Он стал непревзойденным любовником.
Он был финалом.
— Э мля, еб#ть ты страшный. — привычно поприветствовал Герольда, Шанц.
— Посимпатичнее некоторых. Принёс? — пробубнил Герольд.
— Как в аптеке. — чуть с акцентом на первом слоге ответил казах.
— Значит не принёс. Ведь в Улье аптеки не работают, кажется так, да?
— Эээ, ты это, съомневатся брось, да. Сказал достану…
— Я похоже быстрее бегать начну… С другой стороны, как будто не знал кого прошу. — не особо питая надежды, Герольд по большому счету и не предполагал, что Шанц поможет. Особенно, без личной на то выгоды. Потому пытался давить на то, что от казаха пользы и не предполагалось. Играя на контрасте, был шанс добиться хоть какой-то деятельности от наставника.
— Значит, здесь сиди. Да. Через час будет, понял? Через час, ну мааааксимум день. — продолжал дурку Шанц.
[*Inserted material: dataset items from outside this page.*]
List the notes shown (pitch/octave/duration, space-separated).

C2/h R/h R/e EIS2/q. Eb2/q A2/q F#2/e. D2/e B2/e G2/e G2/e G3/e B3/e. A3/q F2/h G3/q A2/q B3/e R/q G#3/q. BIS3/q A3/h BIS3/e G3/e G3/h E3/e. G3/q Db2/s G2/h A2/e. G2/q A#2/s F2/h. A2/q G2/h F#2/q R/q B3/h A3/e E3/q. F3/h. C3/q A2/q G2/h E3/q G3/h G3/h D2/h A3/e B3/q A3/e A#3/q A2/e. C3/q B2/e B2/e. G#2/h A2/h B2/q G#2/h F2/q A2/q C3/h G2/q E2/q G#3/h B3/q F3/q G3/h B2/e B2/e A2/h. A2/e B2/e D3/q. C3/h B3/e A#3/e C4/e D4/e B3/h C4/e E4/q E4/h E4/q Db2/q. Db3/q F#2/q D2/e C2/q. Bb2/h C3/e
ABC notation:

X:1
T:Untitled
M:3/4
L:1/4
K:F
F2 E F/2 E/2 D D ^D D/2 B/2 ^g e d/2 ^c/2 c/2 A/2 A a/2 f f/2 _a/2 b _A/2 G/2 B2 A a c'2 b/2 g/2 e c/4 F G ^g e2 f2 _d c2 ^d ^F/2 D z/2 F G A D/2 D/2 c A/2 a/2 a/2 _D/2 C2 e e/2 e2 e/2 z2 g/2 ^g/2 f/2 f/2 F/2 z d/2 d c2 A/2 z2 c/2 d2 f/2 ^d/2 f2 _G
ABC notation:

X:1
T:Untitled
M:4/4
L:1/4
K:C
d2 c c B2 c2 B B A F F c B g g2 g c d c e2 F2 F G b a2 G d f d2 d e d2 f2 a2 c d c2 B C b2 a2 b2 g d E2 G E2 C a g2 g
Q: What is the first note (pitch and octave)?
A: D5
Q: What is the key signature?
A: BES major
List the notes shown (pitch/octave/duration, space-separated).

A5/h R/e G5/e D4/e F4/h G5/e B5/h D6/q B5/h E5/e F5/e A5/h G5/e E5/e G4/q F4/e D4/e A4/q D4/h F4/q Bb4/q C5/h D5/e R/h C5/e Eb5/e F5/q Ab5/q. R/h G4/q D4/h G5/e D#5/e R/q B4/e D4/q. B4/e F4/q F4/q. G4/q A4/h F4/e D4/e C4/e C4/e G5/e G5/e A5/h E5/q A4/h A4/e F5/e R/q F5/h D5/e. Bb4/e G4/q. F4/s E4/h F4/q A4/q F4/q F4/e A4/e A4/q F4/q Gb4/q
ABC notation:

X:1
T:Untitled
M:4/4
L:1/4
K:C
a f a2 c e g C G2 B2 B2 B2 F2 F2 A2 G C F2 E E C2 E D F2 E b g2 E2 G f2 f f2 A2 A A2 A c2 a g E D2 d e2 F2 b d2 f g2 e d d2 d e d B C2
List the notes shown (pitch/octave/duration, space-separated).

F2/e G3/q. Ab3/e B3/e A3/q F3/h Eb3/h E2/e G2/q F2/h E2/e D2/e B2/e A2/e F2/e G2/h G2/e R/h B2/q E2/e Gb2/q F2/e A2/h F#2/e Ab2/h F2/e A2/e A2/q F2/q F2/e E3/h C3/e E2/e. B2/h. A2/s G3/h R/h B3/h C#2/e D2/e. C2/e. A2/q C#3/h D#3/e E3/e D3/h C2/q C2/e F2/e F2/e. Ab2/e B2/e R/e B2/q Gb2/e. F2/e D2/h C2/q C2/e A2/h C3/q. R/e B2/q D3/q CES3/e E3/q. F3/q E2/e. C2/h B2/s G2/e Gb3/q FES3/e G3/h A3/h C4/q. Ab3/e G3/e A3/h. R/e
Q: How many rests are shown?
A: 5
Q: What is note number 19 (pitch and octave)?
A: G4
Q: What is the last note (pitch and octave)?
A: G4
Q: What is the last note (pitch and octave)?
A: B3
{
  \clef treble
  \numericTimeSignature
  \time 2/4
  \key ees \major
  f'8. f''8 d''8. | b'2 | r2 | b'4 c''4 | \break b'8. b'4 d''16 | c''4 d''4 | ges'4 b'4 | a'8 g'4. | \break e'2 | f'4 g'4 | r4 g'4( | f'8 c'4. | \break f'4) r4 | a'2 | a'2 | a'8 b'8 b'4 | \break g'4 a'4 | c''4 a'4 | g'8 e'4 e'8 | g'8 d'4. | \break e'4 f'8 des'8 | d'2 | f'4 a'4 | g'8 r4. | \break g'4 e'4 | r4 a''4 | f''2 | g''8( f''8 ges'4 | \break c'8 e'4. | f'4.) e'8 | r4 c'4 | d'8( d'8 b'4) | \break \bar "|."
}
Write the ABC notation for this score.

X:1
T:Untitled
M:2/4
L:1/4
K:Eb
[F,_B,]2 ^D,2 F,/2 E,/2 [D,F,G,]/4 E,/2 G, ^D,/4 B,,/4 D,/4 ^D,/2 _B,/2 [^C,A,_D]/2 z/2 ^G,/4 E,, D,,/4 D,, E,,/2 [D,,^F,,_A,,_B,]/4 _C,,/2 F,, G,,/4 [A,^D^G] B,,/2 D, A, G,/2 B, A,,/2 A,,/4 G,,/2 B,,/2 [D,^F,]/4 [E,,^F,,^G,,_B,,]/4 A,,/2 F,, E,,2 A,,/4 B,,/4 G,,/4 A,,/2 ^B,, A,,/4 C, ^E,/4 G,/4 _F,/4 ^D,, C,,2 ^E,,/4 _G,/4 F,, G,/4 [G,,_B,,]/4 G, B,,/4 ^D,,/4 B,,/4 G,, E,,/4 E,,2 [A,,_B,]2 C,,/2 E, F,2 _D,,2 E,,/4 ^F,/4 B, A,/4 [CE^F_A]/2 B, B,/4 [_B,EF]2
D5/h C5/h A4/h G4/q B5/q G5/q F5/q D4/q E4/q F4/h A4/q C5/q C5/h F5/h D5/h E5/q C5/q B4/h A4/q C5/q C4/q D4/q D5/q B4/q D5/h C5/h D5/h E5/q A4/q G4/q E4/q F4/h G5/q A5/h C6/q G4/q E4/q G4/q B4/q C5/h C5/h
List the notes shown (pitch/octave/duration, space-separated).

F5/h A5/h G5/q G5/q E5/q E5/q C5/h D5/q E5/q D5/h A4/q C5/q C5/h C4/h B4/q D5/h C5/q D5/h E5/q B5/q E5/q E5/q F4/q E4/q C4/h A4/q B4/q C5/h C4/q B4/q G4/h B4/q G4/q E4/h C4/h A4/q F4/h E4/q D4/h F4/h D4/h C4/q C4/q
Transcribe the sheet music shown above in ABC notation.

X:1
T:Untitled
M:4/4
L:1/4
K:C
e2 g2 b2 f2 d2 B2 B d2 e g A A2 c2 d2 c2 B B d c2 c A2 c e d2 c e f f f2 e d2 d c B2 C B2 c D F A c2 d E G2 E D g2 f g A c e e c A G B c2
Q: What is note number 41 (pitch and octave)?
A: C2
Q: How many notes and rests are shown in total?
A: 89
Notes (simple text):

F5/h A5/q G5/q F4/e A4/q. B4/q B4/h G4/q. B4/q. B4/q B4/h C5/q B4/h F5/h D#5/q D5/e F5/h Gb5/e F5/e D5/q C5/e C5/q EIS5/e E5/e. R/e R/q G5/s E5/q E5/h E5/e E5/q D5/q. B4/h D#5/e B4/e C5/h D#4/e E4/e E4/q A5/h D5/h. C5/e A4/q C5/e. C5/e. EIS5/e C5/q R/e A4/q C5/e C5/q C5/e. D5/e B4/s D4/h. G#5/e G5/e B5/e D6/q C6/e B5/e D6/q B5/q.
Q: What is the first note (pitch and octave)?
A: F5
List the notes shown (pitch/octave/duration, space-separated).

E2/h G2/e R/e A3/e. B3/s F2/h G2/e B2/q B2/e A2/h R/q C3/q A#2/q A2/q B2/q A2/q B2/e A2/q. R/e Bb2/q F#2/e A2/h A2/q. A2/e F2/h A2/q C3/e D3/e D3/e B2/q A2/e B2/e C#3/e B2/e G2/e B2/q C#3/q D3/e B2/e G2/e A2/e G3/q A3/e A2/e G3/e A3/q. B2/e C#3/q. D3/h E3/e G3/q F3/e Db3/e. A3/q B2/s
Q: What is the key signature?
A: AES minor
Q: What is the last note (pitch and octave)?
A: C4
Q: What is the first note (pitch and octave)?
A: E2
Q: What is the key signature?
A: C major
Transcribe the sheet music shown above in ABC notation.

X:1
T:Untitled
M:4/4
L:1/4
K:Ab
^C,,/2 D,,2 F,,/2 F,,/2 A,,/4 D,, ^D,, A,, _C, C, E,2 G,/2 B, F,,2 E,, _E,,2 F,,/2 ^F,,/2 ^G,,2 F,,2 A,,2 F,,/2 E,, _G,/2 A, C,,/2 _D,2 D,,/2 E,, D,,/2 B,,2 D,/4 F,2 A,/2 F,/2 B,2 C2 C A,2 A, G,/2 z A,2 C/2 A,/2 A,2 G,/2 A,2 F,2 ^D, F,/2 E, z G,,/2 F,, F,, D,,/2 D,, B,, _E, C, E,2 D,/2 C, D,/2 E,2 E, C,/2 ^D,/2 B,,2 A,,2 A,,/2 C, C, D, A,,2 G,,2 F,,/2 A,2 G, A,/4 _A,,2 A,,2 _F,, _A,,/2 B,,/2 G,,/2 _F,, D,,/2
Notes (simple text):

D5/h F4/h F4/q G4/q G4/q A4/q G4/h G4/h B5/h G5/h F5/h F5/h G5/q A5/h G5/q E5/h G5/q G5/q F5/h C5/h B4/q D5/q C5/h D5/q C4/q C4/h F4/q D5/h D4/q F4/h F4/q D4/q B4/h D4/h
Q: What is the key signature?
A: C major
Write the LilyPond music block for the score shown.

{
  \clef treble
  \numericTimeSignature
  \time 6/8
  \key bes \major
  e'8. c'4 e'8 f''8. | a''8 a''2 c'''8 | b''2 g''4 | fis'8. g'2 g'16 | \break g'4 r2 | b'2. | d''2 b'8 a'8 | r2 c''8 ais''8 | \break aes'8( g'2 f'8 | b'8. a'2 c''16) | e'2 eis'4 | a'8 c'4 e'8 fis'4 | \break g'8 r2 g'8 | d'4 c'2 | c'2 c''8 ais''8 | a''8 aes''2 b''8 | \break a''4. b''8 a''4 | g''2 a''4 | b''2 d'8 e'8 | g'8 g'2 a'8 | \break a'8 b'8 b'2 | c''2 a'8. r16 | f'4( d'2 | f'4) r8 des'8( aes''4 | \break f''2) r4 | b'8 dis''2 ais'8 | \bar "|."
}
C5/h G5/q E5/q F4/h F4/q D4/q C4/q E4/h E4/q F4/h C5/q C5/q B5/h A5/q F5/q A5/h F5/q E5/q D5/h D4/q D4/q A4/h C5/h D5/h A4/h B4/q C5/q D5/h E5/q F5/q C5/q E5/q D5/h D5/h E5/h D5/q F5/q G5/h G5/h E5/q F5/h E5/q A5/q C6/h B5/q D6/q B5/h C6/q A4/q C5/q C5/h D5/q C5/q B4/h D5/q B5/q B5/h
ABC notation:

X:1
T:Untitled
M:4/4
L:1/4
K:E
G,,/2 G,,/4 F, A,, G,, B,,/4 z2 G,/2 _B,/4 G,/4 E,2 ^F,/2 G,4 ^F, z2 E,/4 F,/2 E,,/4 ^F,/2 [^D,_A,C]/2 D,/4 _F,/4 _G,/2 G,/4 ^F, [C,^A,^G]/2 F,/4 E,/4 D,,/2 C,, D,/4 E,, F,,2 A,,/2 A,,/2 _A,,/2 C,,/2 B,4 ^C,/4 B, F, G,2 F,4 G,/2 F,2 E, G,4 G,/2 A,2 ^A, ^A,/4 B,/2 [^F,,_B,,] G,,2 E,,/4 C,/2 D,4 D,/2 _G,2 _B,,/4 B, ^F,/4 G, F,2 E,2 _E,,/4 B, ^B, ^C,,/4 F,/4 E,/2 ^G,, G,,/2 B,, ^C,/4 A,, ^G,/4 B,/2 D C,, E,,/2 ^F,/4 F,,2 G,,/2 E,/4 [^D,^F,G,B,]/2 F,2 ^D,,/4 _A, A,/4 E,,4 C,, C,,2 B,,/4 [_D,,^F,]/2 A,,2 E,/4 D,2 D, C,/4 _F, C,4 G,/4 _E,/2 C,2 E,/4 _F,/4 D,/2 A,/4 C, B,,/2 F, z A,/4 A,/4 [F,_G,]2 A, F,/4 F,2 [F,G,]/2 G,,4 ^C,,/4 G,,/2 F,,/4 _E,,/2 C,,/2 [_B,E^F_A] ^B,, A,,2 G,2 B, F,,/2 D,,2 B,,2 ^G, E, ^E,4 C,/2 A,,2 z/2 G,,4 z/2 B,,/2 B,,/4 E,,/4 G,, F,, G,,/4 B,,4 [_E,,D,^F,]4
Впрочем, Гер был рад видеть жизнерадостного Знахаря. Уже четыре недели он находился где-то в недрах Академии. Его труды, дневники, куча заметок, все пропало при встрече с неизвестным Иммунным. Потому заниматься любимым делом во время выздоровления было невозможно. Лишь Шанц вносил нотки веселья в его рутинное, вынужденное безделье. И уже за это, Герольд был бы ему благодарен. А ведь по факту, именно наставник спас его. Ещё час-два, и История Герольда бы закончилась.
За пустыми разговорами, время как-то незаметно пролетало. Дни сменяли друг друга. Раны, нанесённые страшным даром заживали слишком медленно. Казалось, даже паразитку было сложно исправить содеянное тем иммунным. Что навевало мысли о том, что повторной встречи с тем дедом ему не пережить. Однако ещё больнее и длительней, заживали раны душевные. Впервые, его отношения не были окончены его волей. Девушка ускользнула из его своеобразной коллекции, оставив на воображаемом постаменте в его душе, рваную рану. Дыру. В противоборстве с Ульем, Гер проиграл подчистую.
В мыслях о Васе проходили его дни.
Сперва Герольд не смог связно рассуждать. Он был сломлен, морально и физически. Но все же, с постепенным возвращением мышечной активности, приходили и связные мысли. Герольд, уже спустя неделю выпросил карандаш и обычную тетрадь в девяносто шесть листов, для возобновления хоть какой-то деятельности. Пусть все его труды, остались в той машине, с вещами, надеждами и личным счастьем. Но он не собирался бесконечно предаваться стенаниями и грусти. Как бы ни было тяжело, он вновь приступил к очередной приборке в своей жизни. Он умел это делать. Он любил это делать. Он не мог, этого не делать.